Per sfatare qualunque dubbio etico, Sir peter Jackson ha voluto rispondere di persona alle accuse in un post sul profilo personale di Facebook.

"La produzione de Lo Hobbit ha sempre istituito indagini rapide e immediate per eventuali problemi di qualsiasi tipo sul trattamento degli animali sotto la sua tutela. E' stata quindi  intrapresa un'indagine rapida e approfondita riguardo le recenti accuse infondate, da parte dell'organizzazione americana P.E.T.A. inerenti la 'zoppicare' di un cavallo durante le riprese del film. Nessuna prova di una tale prassi è stata rilevata in qualsiasi momento della lavorazione. Inoltre, la produzione ha contattato il proprietario del cavallo in questione che ha fornito la seguente dichiarazione: «Sono soddisfatto al 100% con il ritorno di Shanghai e della sua condizione. Nei termini contrattuali dell'affitto è stato preso e restituito a me due volte. In entrambe le occasioni non c'era un segno su di lui e l'animale era sano e felice. Ribadisco che il cavallo in questione non ha mostrato segni di maltrattamento e non esiterei ad affittarlo per il film di nuovo.»"
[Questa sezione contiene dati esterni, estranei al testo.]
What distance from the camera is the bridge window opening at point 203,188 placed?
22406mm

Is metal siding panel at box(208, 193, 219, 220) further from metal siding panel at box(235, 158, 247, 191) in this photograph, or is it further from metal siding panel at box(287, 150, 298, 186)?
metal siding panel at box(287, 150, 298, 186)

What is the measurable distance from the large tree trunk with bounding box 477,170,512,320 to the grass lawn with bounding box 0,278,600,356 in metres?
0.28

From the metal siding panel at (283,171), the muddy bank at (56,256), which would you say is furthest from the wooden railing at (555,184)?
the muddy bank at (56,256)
A oggi, i soli mandriani a cavallo in cui il trattamento degli animali era sceso sotto del livello delle aspettative della produzione, sembrano essere proprio i due che hanno scelto di intentare questa nuova accusa alla vigilia della prima del primo film Hobbit, a causa del loro respingimento dalla produzione avvenuto più di un anno fa. I rapporti delle loro azioni sono documentate in una serie di dichiarazioni scritte che risalgono all'ottobre 2011.

La produzione si rammarica del fatto che la P.E.T.A. abbia scelto di formulare una così grave accusa, che ha afflitto molti dei kiwi dediti al lavoro con gli animali nei film - tra cui mandriani, addestratori con i loro assistenti, lavoratori agricoli con i loro animali e gli operatori sanitari - senza vagliare correttamente la sorgente da cui si ricevono tali informazioni.

La produzione è stato inondato di chiamate di supporto per quanto riguarda tale questione."

Seguono le dichiarazioni di sostegno di tutti i collaboratori solidali con la produzione.

Ora la questione è tutto tranne che risolta perché le due posizioni sembrano essere inconciliabili. Ammettere un errore di queste proporzioni, da parte degli attivisti della P.E.T.A., sarebbe una debacle inaccettabile e un boomerang mediatico che farebbe crollare la loro credibilità. La cosa più probabile è che, una volta che tutta la documentazione sarà a disposizione degli attivisti "l'incidente" sarà lasciato al ricordo senza ulteriori recrudescenze.

C'è da dire però che questi avvenimenti servono anche a mantenere sul chi vive le produzioni che, con il fiato sul collo di organizzazioni così influenti, ci penseranno due volte prima di far del male anche solo a un kiwi.